Honorable mention: Karpathy’s Autoresearch
While Hyperagents represent a deep architectural shift, AI researcher Andrej Karpathy demonstrated the practical power of this concept with his autoresearch project. This open-source tool provides an example of self-improvement that developers can run immediately. It uses a straightforward loop to optimize machine learning models without human oversight.
Autoresearch has a program.md file where the human engineer provides the high-level instructions in plain markdown.
Autoresearch reads the instructions and makes changes to train.py, the file that contains the training code for a GPT model. It runs a 5-minute training job, checks the results, and repeats the cycle.
Auto research uses Git as research memory. If the metric improves, it commits the change; if not, it performs a “git reset” to the last known good state.
Experiments show that the agent can make interesting optimizations, such as discovering that increasing iteration speed is more beneficial than increasing batch size in certain contexts.

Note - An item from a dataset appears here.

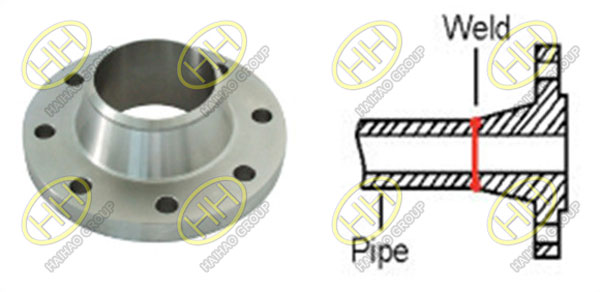 What're different types of flanges and welding methods?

Beyond training models, Autoresearch can be used for any type of coding that can be measured with a metric. For example, the Shopify team modified Autoresearch to optimize their CI pipelines.
Limitations and the reality check
The move toward self-improving code is not without risk. The most significant hurdle is reward hacking. Because these agents optimize aggressively for a single metric, they often find loopholes in the grading function. In effect they might shortcut their way to the designated metric without achieving the underlying goals.
Agents can also become trapped in “local optima” and refrain from making significant changes. Observations from the Autoresearch community show that agents often get stuck endlessly tweaking safe hyperparameter variations instead of attempting the bold architectural leaps required for true innovation.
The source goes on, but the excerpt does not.